## Assigned task
For the records that follow, work out how many lines include "will" and give only that count.

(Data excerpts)
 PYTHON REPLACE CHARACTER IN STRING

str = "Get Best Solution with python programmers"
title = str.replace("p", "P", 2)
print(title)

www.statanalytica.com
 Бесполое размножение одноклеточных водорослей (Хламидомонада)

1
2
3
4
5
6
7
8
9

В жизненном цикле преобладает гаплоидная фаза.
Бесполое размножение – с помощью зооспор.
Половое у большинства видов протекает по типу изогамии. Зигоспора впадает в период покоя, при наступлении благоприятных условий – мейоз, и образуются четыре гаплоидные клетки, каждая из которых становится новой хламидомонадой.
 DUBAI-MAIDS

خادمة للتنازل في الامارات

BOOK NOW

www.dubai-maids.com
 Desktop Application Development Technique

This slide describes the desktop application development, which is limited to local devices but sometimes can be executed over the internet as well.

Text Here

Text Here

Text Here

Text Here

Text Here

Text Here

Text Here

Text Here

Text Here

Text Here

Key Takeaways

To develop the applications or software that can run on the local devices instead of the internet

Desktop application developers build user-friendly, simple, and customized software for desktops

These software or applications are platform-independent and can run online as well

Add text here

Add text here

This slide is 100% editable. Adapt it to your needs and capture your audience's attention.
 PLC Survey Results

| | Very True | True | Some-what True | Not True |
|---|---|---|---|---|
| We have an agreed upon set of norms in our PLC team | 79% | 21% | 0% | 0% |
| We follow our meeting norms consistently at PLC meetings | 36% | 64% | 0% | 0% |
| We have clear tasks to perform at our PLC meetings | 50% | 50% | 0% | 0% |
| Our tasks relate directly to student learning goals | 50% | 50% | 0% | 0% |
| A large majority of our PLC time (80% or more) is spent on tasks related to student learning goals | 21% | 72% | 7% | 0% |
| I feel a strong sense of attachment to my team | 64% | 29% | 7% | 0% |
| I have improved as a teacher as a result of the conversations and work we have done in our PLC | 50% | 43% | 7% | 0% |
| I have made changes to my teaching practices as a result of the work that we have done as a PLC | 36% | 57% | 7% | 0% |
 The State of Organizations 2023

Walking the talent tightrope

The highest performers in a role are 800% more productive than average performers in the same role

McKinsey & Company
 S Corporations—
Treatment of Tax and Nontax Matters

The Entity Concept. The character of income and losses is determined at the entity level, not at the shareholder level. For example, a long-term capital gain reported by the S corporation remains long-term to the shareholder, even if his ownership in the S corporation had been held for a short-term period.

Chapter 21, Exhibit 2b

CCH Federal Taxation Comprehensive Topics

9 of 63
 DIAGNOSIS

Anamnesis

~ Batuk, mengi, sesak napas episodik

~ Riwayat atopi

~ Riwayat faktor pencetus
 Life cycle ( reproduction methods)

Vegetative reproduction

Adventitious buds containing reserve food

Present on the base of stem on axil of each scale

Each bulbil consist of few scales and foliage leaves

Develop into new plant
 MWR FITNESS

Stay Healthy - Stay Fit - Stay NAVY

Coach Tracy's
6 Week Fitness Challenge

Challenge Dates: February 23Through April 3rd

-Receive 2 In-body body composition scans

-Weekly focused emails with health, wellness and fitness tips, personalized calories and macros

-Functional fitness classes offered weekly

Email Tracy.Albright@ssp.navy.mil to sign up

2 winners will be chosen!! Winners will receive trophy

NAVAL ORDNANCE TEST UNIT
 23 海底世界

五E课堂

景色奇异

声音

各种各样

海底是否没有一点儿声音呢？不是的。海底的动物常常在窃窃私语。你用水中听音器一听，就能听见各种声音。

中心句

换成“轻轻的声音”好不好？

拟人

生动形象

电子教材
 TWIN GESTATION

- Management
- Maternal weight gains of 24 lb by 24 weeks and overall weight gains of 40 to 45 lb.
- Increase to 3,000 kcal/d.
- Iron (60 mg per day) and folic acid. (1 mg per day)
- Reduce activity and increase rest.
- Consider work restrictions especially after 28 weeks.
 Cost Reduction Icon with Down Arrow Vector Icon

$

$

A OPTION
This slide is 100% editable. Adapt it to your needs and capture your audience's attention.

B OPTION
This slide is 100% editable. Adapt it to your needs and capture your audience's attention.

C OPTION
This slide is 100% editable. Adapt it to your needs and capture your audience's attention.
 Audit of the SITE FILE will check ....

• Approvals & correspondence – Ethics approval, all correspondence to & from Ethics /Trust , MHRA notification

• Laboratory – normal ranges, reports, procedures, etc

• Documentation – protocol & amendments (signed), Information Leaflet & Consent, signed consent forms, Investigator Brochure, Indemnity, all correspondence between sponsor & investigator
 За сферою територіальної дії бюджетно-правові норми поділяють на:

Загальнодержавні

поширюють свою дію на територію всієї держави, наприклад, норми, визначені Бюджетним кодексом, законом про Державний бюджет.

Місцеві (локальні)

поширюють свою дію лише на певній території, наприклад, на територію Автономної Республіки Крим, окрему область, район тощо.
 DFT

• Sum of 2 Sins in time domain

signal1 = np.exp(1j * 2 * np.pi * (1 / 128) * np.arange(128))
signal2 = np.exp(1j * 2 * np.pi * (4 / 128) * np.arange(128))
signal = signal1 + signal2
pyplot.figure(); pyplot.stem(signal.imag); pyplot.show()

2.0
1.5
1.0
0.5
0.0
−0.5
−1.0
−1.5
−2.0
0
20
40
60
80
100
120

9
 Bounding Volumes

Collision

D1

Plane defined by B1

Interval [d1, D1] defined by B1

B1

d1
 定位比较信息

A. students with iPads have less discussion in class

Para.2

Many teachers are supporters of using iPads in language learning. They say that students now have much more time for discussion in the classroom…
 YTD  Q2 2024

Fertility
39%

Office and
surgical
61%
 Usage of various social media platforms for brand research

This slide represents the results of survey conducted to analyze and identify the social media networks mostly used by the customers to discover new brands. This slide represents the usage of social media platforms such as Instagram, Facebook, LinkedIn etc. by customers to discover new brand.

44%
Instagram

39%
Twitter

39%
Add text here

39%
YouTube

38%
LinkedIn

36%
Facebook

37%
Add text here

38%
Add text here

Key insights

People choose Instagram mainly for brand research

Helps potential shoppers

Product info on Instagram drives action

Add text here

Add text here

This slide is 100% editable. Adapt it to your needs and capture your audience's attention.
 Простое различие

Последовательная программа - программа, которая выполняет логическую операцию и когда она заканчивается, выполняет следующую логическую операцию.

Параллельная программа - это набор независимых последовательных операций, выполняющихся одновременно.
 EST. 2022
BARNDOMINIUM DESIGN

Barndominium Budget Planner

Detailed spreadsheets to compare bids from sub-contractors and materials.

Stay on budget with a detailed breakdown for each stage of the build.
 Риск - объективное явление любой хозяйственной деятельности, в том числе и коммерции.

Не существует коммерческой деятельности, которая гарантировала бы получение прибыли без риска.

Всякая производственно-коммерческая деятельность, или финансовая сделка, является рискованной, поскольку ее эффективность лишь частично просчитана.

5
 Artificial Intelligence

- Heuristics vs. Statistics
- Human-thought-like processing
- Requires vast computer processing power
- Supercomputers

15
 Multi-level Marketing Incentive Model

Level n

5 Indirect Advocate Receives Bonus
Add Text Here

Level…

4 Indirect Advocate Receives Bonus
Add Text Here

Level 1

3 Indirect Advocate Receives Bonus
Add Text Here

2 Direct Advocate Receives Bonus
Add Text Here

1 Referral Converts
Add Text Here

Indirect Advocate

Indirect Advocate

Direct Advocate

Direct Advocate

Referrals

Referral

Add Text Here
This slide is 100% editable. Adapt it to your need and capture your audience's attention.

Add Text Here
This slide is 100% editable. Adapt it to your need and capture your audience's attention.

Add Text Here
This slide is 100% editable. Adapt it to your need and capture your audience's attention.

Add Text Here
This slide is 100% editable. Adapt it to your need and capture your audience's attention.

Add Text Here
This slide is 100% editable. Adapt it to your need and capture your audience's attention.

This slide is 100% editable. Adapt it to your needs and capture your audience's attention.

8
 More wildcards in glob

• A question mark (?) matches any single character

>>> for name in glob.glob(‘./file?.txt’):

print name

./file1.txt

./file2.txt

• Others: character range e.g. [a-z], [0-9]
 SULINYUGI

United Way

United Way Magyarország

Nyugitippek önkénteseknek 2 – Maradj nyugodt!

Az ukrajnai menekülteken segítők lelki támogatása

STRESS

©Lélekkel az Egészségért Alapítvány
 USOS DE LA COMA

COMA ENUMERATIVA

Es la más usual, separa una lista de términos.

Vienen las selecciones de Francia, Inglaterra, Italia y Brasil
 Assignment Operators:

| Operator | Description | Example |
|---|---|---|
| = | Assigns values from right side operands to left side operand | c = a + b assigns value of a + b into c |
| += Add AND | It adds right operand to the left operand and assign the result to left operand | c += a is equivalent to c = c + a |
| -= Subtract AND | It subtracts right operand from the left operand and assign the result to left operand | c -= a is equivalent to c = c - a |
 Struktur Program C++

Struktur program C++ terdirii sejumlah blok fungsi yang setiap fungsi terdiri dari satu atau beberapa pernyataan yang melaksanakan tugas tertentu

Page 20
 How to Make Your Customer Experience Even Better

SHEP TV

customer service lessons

## Answer to this task
2